Google Infuses Android APKs With DRM For App Authenticity Verification And Security
Google is rolling out something akin to DRM for Android APKs as a way to verify that apps originated from the Play Store. Rogue apps that are malware-ridden are running rampant these days, so this is just an extra layer of security that Google is implementing to help safeguard Android users from attacks.
The new DRM has a single goal, and that is to allow users to be certain that an app they are using is genuine and hasn't been tampered with. The number of apps that have been found with malware inside or to be outright fake is ever growing in the Android realm. Late last year it was found that a fake WhatsApp app had racked up over a million downloads.

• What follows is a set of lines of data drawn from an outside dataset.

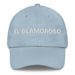 El Glamoroso The Glamorous One Mexican Spanish Pride Gift Regalo Dad Hat Mexicada Light Blue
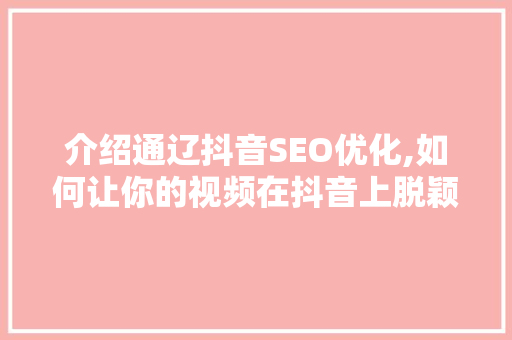 介绍通辽抖音SEO优化,如何让你的视频在抖音上脱颖而出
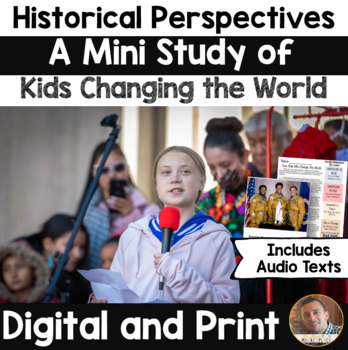Preview of Historical Perspectives - Kids Changing the World - Social Studies Mini Study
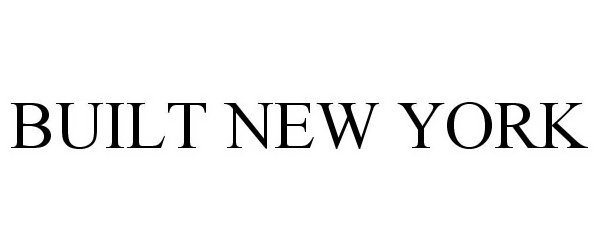 Trademark Logo BUILT NEW YORK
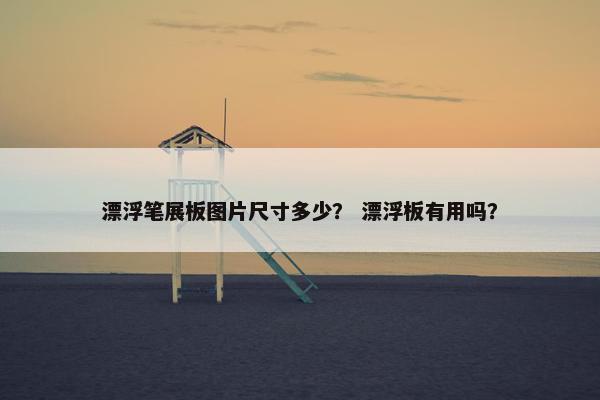 漂浮笔展板图片尺寸多少？ 漂浮板有用吗？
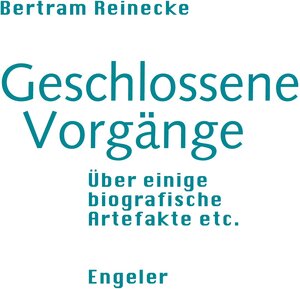 Buchcover Geschlossene Vorgänge | Bertram Reinecke | EAN 9783907369043 | ISBN 3-907369-04-1 | ISBN 978-3-907369-04-3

To be clear, Google isn’t billing this as a DRM, it's simply saying that it is adding a "small amount of security metadata on top of APKs to verify that the APK was distributed by Google Play." Google says that the impetus for rolling out the new system was to help developers reach a wider audience in countries where it's common for people to share apps peer-to-peer. This is common in some countries due to the cost of data plans and limited connectivity.
By adding this new security metadata, it becomes possible for authenticity determination even if the device isn’t online when it receives the app. Google will use the system not only for apps via Google Play, but for apps distributed via third-party sites that are Play-approved. For now, the big push for the new metadata is to developers rather than directly to Android users. It's hard to see the ability to verify that apps are legit as anything other than good for the Android platform.